SANQUIN, Sinoe – Nearly one year after the Support Climate Change Sensitivity and Adaptation Strategies in Liberia Project was initiated in Sanquin, beneficiaries say the Welthunghilfe program is having a positive effect on their lives.
The German aid organization constructed a fish storage facility, a warehouse, a market center, and provided motorized canoes to residents. The efforts are meant to make the fishing community more resilient to climate change and increase the income of its members.
In an interview with The Bush Chicken, Prince Chebo, the operations manager of the fishing cooperative benefiting from the project, said the intervention was improving the living conditions of people in the district.
“We are very much grateful and want to use this time to appreciate [Welthungerhilfe] for the assistance to the county,” he said. While the program has not been without challenges – a financial officer trained by Welthungerhilfe has not yet been replaced – Chebo said the program is moving forward.
“Before the coming of this program or project, some of us – and especially the community – was living on kiss meat and coconut production for daily survivability, but now as we speak, we generate our own money on a daily basis through transporting goods and people from one end to another using the canoe that was given to us by [Welthungerhilfe],” he added. “We have our own bank account with the GN Bank in Greenville and we usually take our money there for safekeeping.”
Chebo continued, “On a daily basis, people are coming in here to buy fish. We have our own canoe and storage facility.”
Andrew Doe, county coordinator of the National Fisheries and Aquaculture Authority, said his agency had noticed that since Welthungerhilfe turned over the coastal fishery project, the lives of community members have been changing for the better.

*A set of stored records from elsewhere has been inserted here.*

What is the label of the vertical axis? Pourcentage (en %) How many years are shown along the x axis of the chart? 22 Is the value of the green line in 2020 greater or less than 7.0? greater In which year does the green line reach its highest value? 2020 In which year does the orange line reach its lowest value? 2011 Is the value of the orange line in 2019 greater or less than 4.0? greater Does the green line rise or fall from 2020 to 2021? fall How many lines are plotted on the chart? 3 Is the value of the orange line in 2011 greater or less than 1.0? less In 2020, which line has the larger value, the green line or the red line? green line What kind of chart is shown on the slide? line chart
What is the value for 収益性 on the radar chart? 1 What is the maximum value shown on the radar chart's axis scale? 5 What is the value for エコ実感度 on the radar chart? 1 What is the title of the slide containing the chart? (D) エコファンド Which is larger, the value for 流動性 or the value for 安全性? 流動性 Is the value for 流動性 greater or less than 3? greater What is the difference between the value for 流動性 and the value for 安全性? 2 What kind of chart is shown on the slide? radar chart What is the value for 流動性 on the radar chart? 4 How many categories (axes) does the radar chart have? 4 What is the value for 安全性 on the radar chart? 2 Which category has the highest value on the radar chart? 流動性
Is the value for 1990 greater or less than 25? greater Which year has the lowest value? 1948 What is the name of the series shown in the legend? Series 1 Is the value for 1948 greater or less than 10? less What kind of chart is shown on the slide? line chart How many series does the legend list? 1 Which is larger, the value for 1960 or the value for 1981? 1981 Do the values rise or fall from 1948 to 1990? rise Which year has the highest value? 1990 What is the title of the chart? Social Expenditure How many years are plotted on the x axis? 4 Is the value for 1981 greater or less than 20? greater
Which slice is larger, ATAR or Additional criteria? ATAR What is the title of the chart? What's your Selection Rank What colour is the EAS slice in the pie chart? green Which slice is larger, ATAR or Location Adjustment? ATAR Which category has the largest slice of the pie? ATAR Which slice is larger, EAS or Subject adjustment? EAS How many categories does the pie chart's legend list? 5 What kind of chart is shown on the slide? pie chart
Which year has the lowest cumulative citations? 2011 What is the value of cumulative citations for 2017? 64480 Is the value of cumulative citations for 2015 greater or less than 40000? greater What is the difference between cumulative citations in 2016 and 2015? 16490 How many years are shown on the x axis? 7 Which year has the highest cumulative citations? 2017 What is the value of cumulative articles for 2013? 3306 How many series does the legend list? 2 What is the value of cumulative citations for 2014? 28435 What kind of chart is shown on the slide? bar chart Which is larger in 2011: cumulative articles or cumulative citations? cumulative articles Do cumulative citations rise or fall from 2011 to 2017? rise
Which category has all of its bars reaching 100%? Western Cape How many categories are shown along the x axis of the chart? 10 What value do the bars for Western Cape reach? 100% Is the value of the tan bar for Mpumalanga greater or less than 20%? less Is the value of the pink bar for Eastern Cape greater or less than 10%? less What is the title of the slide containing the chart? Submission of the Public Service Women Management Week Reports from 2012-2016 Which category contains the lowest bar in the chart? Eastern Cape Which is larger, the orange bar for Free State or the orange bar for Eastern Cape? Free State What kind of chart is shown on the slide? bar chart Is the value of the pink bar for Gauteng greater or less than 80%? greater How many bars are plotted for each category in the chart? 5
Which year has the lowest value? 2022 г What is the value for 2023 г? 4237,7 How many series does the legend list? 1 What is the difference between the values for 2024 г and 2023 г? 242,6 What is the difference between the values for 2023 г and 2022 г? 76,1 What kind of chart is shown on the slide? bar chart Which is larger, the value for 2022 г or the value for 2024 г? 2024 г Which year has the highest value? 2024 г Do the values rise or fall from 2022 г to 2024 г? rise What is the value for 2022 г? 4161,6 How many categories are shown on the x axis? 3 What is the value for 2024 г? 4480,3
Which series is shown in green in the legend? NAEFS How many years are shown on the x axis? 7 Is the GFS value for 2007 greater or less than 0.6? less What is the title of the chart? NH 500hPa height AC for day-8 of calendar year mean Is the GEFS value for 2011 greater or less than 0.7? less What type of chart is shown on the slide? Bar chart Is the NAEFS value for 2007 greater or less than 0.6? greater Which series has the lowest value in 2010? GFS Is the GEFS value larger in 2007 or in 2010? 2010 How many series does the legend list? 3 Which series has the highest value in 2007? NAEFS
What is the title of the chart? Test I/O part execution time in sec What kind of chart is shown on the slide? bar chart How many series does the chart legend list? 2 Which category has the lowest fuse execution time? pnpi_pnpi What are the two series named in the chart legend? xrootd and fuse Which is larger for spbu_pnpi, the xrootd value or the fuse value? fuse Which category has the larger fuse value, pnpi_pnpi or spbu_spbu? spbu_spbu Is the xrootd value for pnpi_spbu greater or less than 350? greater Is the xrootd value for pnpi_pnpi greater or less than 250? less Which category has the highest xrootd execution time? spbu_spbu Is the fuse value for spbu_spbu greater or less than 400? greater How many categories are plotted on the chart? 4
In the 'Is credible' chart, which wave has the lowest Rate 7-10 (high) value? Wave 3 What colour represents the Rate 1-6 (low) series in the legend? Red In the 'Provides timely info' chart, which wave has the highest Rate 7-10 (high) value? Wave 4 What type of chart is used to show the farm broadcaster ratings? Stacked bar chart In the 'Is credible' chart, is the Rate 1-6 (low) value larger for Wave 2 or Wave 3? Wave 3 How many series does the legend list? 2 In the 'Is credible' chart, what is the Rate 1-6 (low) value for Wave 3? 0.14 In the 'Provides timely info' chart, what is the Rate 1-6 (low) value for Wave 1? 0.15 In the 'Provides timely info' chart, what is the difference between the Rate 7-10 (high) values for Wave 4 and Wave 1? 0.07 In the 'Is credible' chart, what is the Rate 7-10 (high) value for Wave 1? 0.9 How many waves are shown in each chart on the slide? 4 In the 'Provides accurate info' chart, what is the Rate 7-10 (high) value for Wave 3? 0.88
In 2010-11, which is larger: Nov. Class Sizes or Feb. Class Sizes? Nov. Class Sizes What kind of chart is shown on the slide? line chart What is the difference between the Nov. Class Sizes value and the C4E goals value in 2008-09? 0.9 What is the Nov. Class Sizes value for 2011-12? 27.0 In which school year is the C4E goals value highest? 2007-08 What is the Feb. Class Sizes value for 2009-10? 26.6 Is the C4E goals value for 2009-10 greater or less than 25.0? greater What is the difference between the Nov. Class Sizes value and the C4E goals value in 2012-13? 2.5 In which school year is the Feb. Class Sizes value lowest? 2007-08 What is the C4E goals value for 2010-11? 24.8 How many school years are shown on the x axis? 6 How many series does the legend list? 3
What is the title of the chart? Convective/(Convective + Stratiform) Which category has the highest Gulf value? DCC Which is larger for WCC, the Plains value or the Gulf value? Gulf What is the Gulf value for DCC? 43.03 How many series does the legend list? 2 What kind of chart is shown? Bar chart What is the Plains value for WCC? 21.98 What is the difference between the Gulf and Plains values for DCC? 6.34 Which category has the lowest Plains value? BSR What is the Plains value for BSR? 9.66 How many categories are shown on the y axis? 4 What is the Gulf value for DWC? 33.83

Doe said NaFFA was working closely with the personnel trained to manage the project to ensure that the project continued to achieve its intended purpose.
“It’s actually helping our people and we hope that this will not be the end of [Welthungerhild’s] support to our people,” Doe told The Bush Chicken.
Welthungerhilfe says the project aims to assist fishing families to weather the effects of climate change by “expanding their skill sets and strengthening their resilience.” It supports sustainable fishing practices at different levels of the value chain, including production, processing, and marketing.
Launched in 2020, the project is being funded by the German Federal Ministry for Economic Cooperation and Development.